▶ **Text section**
.....

When the war ended, wartime factories retooled to make civilian goods. Those millions of soldiers came home and got on with their lives. Got married, bought homes, furnished them, took jobs in a completely new world made possible not only by massive industrialization but also by the brand-new inventions that came out of the war effort. Those inventions were, in large part, what powered the productivity growth of the 50s and 60s.

The first nuclear power plant, a direct civilian application of atomic weapons technology, went live in 1951. Electronic computers replaced hundreds of people called “computers” who worked out complex math by hand.

With all this in mind, how exactly is the U.S. supposed to replicate the Golden Age of Capitalism?

I mean, in terms of a big-picture idea, it’s on par with Sam Wilson’s advice to the government in the season finale of Falcon and the Winter Soldier:

Do better is not a plan

Okay, great – but HOW?

Does anybody have a time machine?

In what way is this useful advice? I mean, the man won a Nobel Prize in economics and THIS is his advice?

One key economic difference between the Golden Age of Capitalism and today

Other than the lack of a global war, universal conscription and comprehensive rationing of everything from food and fuel to nylon, there’s one major economic difference between today and the Golden Age of Capitalism that jumps right out at me.

This part of Dr. Phelps’s interview triggered this insight:

But I think it’s really important for people’s morale that they come home from time to time with better pay checks than they had before. It boosts their morale, it makes them less worried about how they’re doing compared with other people.

.....

Stored records:
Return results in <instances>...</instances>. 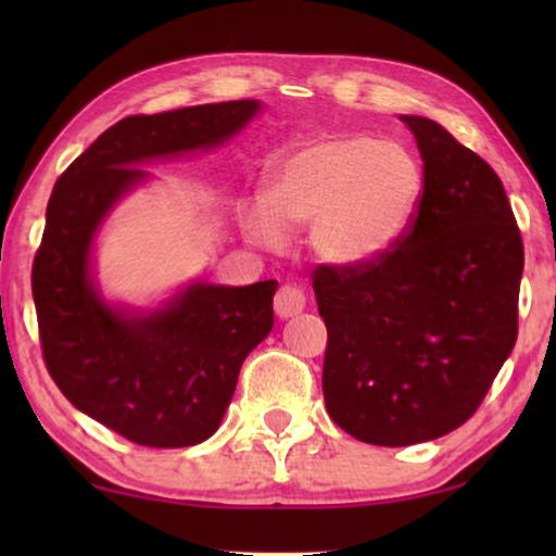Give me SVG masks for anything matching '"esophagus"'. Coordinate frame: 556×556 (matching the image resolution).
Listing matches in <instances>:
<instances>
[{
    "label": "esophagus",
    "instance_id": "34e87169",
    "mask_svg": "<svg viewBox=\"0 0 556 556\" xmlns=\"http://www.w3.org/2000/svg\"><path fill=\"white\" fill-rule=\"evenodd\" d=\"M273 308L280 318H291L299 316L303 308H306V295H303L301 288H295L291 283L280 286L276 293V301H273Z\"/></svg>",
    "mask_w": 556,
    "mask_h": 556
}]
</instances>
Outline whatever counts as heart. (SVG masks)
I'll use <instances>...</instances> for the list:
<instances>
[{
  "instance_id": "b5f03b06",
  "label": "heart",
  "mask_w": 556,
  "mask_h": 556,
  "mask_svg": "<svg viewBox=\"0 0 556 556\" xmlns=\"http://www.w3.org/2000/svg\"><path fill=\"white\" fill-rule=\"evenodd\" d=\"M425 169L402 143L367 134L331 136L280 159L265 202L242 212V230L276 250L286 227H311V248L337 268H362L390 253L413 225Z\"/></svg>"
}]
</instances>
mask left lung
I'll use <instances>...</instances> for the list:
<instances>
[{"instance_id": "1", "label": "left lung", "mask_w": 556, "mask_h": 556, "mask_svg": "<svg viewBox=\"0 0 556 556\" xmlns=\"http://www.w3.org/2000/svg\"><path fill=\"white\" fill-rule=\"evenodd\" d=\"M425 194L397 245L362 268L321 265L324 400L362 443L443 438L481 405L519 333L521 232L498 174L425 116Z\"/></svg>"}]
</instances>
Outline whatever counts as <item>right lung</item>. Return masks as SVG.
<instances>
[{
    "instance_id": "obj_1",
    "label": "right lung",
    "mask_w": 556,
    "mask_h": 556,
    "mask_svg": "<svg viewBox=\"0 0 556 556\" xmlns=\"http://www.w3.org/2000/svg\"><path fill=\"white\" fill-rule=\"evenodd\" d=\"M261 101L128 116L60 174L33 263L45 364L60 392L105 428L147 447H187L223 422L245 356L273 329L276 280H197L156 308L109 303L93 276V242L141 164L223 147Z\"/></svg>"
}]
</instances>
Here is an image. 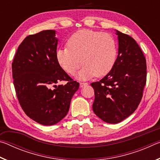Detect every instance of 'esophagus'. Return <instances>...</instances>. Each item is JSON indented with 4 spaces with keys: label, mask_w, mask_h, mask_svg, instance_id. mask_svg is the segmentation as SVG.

.....

▶ **Work instructions**
1) Can you condense the paragraph beginning "When the war ended" in the text on the Golden Age of Capitalism into a shorter version that keeps its main facts?
2) Could you carry the text on the Golden Age of Capitalism forward from its final sentence?

▶ **Final results**
1) After the war, factories switched to civilian goods. Millions of returning soldiers married, bought and furnished homes, and took jobs in a new world shaped by industrialization and by inventions from the war effort. Those inventions largely powered the productivity growth of the 50s and 60s.

2)
Lest we forget – the Golden Age of Capitalism ran on gold. Not the Ponzi scheme of modern finance.

In the 1950s and 1960s, paycheck dollars were tethered to something tangible. They held value. Granted, civilians couldn’t exchange their paper money for physical gold (and silver certificate exchange was suspended on June 24, 1968). Right up until 1964, our silver pocket change was minted with silver. Those hard-working men and women who collected paychecks during the 50s and 60s were confident their money was sound. They could even open a savings account at the local bank without fretting about inflation compounding faster than interest!

Fast forward to today…

Each month’s direct deposit just doesn’t go as far as last month’s. Yes, overall worker pay is going up – but not as quickly as prices are going up, too (for 16 consecutive months now).

One thing, at least, hasn’t changed.

Back then, gold held its value as well as it does today.

Maybe the best way for the American economy to boost worker morale is to pay them in something other than dollars?

I’ll tell you this – if I was being paid in gold bars and silver coins instead of electronic deposits of hypothetical Federal Reserve Notes moving from one computer to another, my personal productivity would absolutely skyrocket!

Wouldn’t yours?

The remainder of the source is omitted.